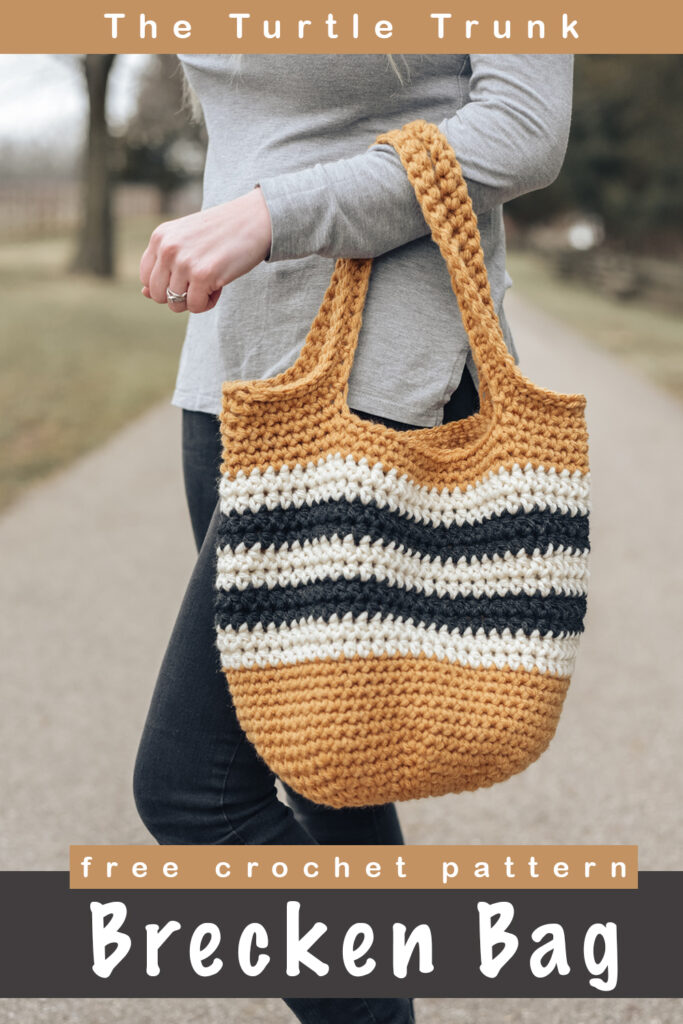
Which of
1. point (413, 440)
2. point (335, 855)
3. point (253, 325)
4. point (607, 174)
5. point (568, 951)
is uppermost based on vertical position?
point (607, 174)

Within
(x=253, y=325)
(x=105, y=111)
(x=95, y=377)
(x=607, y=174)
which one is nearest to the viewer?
(x=253, y=325)

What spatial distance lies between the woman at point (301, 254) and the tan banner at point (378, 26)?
0.02 m

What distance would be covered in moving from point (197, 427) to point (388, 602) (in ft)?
1.37

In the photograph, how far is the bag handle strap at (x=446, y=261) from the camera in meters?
1.29

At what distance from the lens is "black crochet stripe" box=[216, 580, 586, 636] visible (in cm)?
130

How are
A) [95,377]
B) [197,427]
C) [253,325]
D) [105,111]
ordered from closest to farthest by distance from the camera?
[253,325]
[197,427]
[95,377]
[105,111]

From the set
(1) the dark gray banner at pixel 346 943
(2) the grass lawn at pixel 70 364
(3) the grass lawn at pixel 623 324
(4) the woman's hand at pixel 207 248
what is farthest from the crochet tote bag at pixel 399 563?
(3) the grass lawn at pixel 623 324

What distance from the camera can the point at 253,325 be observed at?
4.68ft

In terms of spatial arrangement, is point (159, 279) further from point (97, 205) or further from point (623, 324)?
point (97, 205)

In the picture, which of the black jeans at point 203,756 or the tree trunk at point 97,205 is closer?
the black jeans at point 203,756

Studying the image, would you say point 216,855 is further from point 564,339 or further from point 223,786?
point 564,339

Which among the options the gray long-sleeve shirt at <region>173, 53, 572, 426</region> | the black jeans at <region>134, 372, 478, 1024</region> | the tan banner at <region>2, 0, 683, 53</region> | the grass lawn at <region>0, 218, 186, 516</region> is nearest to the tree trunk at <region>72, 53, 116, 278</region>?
the grass lawn at <region>0, 218, 186, 516</region>

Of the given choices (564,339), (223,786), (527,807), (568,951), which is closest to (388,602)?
(223,786)

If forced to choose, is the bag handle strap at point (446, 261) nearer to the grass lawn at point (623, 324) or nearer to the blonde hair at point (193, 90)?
the blonde hair at point (193, 90)
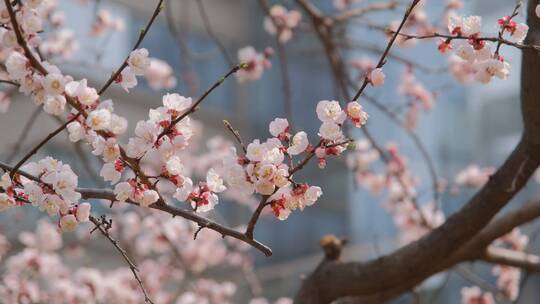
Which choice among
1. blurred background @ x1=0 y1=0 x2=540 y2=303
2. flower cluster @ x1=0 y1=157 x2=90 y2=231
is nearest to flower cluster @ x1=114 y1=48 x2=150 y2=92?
flower cluster @ x1=0 y1=157 x2=90 y2=231

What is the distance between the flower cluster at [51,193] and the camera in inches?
47.4

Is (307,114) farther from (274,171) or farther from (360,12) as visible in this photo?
(274,171)

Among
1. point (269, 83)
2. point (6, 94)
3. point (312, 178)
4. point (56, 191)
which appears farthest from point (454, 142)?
point (56, 191)

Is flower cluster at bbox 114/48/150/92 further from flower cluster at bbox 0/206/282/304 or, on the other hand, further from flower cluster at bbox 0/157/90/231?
flower cluster at bbox 0/206/282/304

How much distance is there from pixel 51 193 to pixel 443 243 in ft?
3.47

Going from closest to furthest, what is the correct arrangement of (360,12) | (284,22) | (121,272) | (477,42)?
(477,42), (360,12), (284,22), (121,272)

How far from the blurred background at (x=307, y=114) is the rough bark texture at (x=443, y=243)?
3603 mm

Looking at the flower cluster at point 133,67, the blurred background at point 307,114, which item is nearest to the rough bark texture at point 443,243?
the flower cluster at point 133,67

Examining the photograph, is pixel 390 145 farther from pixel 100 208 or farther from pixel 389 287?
pixel 100 208

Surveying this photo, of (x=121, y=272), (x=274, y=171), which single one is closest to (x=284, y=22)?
(x=274, y=171)

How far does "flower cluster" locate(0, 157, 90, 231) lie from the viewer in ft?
3.95

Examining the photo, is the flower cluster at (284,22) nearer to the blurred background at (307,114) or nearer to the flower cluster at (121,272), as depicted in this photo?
the flower cluster at (121,272)

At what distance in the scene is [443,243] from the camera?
1876 millimetres

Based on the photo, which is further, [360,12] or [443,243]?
[360,12]
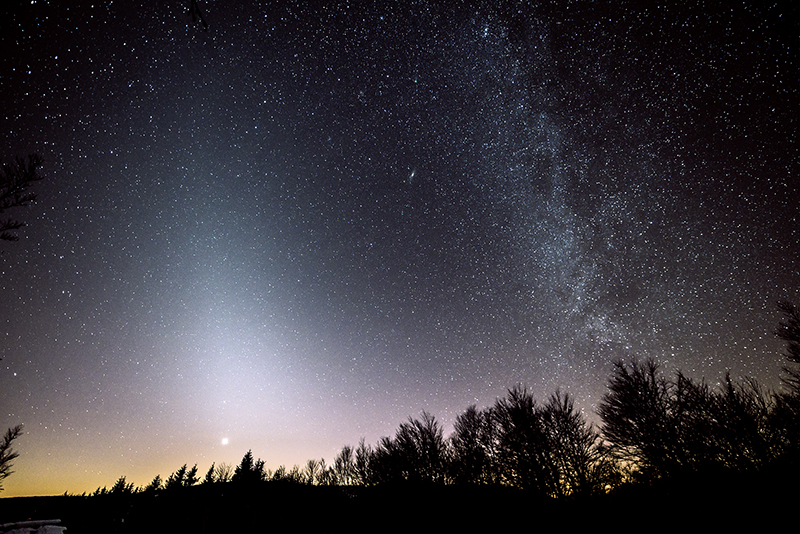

** Stated exercise **
Please pull out every line of the listing that holds the word "further".

** Response for this exercise **
In terms of spatial arrangement, is point (159, 279) further from point (97, 205) or further from point (623, 324)?
Studying the image, would you say point 216,855 is further from point 564,339 or further from point 223,786?
Is flower cluster at bbox 114/48/150/92 further from flower cluster at bbox 0/206/282/304 or, on the other hand, further from flower cluster at bbox 0/157/90/231?
Based on the photo, which is further, [360,12] or [443,243]?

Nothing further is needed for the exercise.